Be- (bzw. VERurteilt) Ihr Menschen nach ihren Lese-oderoderoder-Vorlieben?

  • Hi liebe Miteulen,


    gestern habe ich durch Zufall ein Gespräch mithören müssen, dessen Inhalt mich doch sehr erstaunt hat :wow


    Wir waren ja gestern in der Kunstausstellung in Hamburg und mußten von der Tiefgarage durch die sogenannte Neue Kunsthalle, in der eine Ausstellung über moderne Kunst aus China gezeigt wurde, in die alte Kunsthalle, wo die Ausstellung gezeigt wurde, die wir anschauen wollten.


    Auf diesem Weg liefen ein jüngeres Ehepaar mit ihren Bekannten vor uns her und unterhielten sich recht laut über die, wie sie sagten "neumodische" Ausstellung aus China, zu der sie nicht wollten, denn das sei...so wörtlich...doch gar keine Kunst.
    Damit aber nicht genug (...und das wäre ja m.M.n. auch einfach ziemlich Geschmacksfrage), unterhielten sie sich untereinander auch über Theaterbesuche und Bücher, die sie gelesen hatten.


    Alles bekomme ich hier nicht mehr zusammen, aber es ging hauptsächlich immer darum, dass man dies oder jenes gesehen, gelesen haben müsse...und wer dies nicht tue, naja...


    Frage meinerseits ganz ernsthaft: denkt oder handelt Ihr gar auch so?


    Will sagen: wenn jemand aus Eurem Bekanntenkreis tatsächlich nicht weiß, dass es überhaupt einen Dan Brown o.ä. gibt, ein Rembrandt tatsächlich gelebt hat o.ä., ist er/sie dann für Euch Luft, Out, nicht diskutabel etc.?


    :wow


    Ich muß ganz ehrlich sagen, dass ich bei dem zwangsweise Lauschen dieser Unterhaltung einmal scharf Luft geholt habe und mein ältester Sohn mir nur zuraunte: "Bleib cool, Mama.
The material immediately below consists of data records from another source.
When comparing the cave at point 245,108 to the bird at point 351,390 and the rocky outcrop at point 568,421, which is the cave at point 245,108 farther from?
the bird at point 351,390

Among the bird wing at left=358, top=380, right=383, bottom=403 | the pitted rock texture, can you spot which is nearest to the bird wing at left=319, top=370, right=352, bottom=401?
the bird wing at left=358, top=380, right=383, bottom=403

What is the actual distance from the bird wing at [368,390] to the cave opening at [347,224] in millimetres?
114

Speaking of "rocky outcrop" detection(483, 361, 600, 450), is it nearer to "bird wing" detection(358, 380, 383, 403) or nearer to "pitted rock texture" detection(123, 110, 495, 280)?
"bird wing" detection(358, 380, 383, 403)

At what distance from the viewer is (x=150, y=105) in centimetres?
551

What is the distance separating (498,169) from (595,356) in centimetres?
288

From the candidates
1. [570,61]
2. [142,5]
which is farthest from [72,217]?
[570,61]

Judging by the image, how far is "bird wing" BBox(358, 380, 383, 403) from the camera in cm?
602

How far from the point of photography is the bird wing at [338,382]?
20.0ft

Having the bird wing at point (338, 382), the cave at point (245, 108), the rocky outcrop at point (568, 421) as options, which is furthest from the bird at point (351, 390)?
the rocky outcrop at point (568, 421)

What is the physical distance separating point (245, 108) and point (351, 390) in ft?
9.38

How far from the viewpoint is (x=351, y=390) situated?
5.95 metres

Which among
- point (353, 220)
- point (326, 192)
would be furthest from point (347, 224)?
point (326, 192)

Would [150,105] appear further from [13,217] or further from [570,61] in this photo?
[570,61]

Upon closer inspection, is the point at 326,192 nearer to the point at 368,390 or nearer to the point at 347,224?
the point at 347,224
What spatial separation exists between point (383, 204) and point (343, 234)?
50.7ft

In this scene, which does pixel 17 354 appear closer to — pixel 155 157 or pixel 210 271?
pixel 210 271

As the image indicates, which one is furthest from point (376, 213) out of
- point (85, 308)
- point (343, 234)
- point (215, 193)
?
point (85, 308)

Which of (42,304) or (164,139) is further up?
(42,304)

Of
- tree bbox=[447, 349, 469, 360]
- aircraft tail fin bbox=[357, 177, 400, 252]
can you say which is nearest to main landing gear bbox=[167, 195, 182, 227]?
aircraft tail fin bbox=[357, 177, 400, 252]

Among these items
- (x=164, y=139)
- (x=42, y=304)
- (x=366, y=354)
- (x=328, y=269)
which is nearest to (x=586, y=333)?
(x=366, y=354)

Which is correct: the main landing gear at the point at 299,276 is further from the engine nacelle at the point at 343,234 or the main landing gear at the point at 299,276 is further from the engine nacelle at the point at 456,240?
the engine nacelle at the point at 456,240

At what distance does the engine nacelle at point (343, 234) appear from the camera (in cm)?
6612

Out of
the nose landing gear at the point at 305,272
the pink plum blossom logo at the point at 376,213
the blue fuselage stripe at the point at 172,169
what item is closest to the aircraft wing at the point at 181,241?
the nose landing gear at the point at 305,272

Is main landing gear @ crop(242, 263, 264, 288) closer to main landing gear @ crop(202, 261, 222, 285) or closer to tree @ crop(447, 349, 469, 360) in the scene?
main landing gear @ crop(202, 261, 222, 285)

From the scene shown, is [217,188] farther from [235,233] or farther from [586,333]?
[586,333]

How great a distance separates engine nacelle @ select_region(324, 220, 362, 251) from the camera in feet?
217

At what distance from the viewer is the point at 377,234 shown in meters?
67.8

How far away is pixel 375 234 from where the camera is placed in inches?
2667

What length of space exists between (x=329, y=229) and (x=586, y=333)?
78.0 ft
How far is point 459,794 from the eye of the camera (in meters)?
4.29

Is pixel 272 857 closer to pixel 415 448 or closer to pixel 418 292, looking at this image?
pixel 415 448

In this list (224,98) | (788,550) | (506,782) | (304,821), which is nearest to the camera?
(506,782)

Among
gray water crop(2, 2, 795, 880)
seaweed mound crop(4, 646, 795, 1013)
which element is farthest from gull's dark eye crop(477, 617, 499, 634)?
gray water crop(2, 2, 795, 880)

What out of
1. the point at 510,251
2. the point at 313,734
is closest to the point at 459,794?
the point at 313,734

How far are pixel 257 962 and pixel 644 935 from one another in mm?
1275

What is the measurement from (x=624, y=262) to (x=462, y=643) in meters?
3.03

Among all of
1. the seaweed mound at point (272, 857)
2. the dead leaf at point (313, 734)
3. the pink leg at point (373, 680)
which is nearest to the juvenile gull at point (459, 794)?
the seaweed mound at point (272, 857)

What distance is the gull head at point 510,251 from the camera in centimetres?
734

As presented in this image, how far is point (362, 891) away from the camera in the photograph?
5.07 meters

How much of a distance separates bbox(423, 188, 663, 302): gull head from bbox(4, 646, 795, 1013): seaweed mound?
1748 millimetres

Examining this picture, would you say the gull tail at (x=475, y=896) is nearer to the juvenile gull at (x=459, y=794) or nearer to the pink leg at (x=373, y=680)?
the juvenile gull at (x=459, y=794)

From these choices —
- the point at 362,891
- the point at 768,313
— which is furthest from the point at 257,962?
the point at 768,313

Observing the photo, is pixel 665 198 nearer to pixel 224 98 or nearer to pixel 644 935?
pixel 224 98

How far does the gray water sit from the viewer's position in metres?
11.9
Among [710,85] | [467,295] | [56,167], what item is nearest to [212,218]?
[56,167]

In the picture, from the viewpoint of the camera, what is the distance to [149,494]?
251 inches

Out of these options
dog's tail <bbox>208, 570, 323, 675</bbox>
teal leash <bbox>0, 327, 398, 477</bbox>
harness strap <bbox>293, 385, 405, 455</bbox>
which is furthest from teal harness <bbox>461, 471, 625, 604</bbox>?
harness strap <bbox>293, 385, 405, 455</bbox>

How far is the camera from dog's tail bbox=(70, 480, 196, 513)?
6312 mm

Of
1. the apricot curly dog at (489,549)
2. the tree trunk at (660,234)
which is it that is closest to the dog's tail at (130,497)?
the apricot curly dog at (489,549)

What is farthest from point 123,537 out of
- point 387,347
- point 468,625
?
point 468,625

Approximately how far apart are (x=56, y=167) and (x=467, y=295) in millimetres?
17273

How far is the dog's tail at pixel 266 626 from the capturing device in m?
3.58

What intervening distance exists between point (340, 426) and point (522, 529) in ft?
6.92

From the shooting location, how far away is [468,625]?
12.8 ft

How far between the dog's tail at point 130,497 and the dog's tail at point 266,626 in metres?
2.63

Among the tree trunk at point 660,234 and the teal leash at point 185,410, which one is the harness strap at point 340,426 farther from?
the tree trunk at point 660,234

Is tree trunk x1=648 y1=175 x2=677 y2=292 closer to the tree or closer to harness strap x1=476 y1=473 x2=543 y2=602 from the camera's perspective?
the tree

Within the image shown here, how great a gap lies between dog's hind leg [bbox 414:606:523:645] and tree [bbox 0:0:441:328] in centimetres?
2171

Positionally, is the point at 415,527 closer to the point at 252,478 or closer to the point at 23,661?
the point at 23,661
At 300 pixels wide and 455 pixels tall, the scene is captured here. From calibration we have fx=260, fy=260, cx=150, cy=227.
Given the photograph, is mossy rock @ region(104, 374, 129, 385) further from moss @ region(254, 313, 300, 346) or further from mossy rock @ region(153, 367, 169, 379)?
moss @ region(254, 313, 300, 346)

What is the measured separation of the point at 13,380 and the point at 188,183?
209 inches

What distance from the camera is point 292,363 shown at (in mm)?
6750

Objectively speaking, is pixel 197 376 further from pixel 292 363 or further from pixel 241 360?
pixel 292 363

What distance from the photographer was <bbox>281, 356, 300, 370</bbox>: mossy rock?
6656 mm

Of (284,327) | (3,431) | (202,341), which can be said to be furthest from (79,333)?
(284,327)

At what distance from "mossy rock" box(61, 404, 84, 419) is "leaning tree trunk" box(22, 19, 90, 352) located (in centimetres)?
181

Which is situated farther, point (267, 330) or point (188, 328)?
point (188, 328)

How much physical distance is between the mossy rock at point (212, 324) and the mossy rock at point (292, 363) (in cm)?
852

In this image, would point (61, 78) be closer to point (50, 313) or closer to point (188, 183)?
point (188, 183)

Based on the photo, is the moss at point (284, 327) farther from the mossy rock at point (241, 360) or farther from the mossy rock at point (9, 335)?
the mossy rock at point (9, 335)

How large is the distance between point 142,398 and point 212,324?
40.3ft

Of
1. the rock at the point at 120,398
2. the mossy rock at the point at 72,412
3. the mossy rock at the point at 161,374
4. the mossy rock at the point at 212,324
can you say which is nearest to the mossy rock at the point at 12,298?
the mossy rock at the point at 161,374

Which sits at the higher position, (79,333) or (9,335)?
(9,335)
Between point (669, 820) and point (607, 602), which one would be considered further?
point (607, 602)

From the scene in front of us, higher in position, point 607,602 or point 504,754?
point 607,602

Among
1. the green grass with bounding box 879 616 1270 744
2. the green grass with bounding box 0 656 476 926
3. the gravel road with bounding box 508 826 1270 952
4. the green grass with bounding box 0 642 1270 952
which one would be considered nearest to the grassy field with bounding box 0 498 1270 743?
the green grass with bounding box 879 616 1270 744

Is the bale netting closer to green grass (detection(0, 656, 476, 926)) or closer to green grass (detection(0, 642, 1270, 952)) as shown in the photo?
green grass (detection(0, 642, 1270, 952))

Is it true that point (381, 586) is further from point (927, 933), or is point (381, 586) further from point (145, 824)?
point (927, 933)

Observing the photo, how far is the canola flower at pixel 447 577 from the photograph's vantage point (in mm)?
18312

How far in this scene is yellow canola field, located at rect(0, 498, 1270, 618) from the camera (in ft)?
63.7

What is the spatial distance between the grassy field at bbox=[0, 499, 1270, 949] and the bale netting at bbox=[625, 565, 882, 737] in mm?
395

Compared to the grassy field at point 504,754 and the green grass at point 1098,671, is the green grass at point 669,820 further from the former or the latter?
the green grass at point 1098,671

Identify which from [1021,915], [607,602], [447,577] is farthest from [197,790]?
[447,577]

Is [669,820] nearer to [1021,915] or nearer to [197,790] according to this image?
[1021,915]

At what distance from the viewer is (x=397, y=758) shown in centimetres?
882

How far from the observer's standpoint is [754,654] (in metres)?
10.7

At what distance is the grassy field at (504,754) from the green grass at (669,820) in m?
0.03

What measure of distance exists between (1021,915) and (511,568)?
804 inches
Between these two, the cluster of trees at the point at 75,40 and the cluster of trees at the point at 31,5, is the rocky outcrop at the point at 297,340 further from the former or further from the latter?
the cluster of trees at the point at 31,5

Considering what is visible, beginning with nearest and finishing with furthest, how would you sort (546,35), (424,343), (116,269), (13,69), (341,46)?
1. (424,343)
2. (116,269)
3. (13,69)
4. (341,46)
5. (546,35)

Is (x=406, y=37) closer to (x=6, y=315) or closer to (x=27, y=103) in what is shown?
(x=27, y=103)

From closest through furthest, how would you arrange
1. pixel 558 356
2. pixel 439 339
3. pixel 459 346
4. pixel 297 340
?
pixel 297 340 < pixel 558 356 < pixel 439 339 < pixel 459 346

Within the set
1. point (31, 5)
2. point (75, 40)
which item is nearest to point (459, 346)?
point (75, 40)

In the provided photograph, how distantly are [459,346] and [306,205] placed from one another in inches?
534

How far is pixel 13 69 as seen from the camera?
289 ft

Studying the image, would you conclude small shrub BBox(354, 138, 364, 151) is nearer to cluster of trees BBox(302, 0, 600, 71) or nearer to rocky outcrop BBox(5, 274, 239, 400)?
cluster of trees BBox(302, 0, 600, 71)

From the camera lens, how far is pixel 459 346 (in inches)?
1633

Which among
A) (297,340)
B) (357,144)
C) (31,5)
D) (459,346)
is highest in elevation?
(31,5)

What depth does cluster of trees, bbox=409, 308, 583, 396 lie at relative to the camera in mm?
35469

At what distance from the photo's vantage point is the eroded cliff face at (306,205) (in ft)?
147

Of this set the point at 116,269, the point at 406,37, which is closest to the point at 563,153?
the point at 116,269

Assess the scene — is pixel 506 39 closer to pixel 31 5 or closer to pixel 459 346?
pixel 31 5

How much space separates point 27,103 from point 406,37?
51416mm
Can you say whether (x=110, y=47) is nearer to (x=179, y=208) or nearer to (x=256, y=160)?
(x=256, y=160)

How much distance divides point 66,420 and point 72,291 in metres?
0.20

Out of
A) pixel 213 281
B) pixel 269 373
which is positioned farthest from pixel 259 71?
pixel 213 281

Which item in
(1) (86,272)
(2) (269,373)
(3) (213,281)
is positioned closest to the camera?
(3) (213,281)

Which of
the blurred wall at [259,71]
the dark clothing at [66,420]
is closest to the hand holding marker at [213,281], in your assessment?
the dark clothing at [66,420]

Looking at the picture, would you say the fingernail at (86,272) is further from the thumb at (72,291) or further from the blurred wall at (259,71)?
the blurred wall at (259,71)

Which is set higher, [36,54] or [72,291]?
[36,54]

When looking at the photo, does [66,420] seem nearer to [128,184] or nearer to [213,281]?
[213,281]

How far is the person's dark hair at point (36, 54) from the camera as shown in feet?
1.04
Bei denen wären solche Leute wie wir einfach gef...(sorry, aber dieser Ausdrucksweise befleisigt er sich mir gegenüber tatsächlich, wenn er bemerkt, dass ich mich aufzuregen beginne und ich weiß ja, dass er`s gut meint)...dafür wie wir denken. Die denken wahrscheinlich, Toleranz gebe es im Supermakt an der Ecke für 3 Euro fuffzig das Stück."


    Nun ja, mir ging`s dann wieder besser, mußte lachen und die Wut war verpufft, aber interessieren täte mich schon ein wenig, wie Ihr darüber denkt...und handelt.


    Herzliche Grüße :-)
    Ikarus

  • Zitat

    Zitat von Ikarus:


    Will sagen: wenn jemand aus Eurem Bekanntenkreis tatsächlich nicht weiß, dass es überhaupt einen Dan Brown o.ä. gibt, ein Rembrandt tatsächlich gelebt hat o.ä., ist er/sie dann für Euch Luft, Out, nicht diskutabel etc.?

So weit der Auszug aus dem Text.